»»
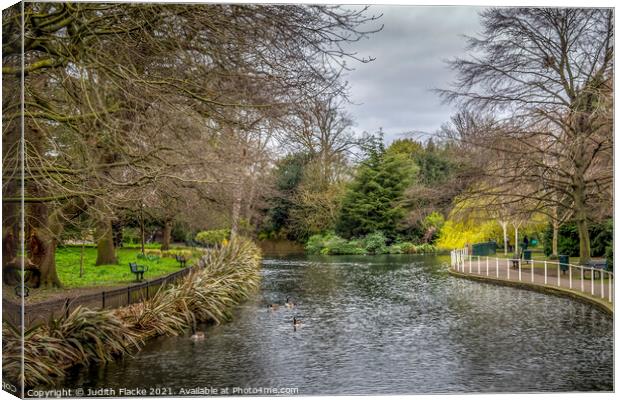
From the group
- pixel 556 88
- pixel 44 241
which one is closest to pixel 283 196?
pixel 44 241

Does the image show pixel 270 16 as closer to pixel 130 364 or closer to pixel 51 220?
pixel 51 220

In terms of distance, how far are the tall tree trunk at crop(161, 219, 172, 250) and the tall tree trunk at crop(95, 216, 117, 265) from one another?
0.82 metres

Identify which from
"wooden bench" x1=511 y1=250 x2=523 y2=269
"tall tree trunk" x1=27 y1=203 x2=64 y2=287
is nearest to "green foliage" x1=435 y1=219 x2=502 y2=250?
"wooden bench" x1=511 y1=250 x2=523 y2=269

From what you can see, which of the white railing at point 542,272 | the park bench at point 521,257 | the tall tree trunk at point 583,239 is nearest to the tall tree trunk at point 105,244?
the white railing at point 542,272

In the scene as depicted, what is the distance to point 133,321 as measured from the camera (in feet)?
27.0

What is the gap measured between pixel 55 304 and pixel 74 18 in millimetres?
3056

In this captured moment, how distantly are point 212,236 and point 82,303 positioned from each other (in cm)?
228

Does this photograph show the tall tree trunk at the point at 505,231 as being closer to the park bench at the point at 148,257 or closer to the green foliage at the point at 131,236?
the park bench at the point at 148,257

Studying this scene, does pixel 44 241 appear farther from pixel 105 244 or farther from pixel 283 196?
pixel 283 196

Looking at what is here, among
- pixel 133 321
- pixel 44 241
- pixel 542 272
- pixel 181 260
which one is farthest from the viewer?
pixel 542 272

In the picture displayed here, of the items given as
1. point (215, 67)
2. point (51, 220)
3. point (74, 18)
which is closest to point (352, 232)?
point (215, 67)

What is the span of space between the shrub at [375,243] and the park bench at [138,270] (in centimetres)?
290

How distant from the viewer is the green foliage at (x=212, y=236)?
30.6 ft

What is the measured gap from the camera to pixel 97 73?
6.49m
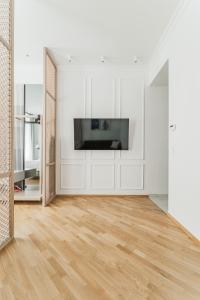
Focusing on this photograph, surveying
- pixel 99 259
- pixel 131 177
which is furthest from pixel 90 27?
pixel 99 259

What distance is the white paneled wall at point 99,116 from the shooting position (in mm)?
4895

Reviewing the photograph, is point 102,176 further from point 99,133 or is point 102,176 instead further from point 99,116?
point 99,116

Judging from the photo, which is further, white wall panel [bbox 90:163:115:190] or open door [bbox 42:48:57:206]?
white wall panel [bbox 90:163:115:190]

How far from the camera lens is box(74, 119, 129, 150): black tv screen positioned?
4770mm

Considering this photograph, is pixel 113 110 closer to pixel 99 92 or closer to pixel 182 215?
pixel 99 92

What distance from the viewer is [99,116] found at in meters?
4.89

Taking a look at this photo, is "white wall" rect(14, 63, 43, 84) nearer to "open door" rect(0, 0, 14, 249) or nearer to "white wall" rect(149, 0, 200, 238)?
"open door" rect(0, 0, 14, 249)

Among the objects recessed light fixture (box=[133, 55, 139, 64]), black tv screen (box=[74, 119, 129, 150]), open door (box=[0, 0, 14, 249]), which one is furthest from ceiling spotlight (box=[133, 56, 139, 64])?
open door (box=[0, 0, 14, 249])

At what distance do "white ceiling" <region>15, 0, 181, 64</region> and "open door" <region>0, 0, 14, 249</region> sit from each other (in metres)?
0.75

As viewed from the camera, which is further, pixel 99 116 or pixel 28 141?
pixel 99 116

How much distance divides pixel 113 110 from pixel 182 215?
2847 mm

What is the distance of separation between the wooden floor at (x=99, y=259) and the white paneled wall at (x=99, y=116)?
59.5 inches

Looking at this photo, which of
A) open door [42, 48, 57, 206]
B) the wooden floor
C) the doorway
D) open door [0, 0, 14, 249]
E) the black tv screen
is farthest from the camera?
the black tv screen

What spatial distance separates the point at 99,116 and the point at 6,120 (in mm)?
2760
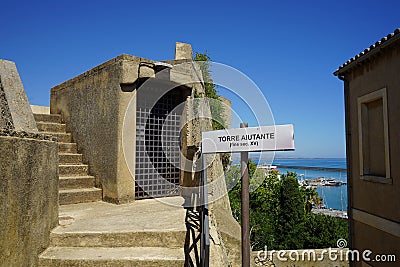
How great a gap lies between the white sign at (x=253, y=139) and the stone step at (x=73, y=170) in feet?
14.6

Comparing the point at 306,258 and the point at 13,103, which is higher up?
the point at 13,103

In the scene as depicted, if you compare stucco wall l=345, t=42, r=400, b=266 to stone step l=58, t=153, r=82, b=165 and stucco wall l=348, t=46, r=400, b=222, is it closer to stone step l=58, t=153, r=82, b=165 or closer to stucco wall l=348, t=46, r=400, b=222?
stucco wall l=348, t=46, r=400, b=222

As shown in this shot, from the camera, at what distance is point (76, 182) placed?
6.52 meters

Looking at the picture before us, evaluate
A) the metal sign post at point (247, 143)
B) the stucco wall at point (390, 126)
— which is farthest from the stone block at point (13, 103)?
the stucco wall at point (390, 126)

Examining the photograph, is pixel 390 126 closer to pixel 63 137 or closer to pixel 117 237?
pixel 117 237

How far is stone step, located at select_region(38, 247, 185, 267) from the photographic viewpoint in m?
3.66

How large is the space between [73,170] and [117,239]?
3.26 metres

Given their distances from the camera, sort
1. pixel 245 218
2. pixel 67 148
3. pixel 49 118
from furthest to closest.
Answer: pixel 49 118 < pixel 67 148 < pixel 245 218

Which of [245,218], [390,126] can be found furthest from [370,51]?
[245,218]

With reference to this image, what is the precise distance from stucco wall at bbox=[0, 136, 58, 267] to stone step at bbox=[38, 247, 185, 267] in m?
0.19

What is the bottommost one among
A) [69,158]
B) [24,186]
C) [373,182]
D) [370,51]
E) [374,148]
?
[373,182]

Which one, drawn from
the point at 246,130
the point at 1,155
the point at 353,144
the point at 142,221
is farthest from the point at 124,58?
the point at 353,144

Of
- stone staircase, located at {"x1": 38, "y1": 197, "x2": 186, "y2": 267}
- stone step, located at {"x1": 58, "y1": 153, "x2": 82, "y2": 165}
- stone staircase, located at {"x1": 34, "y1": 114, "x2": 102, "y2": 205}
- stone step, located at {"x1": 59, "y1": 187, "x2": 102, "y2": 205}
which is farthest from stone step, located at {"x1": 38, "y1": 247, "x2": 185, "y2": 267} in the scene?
stone step, located at {"x1": 58, "y1": 153, "x2": 82, "y2": 165}

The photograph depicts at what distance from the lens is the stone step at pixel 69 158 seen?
7029 millimetres
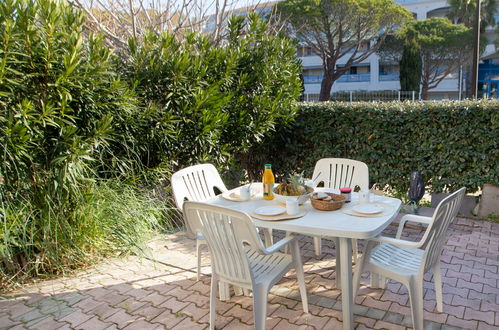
««
• **Given instruction**
Please count the lines of the material above that contain the word "black". Reply with the number alone.

• **Answer below**
4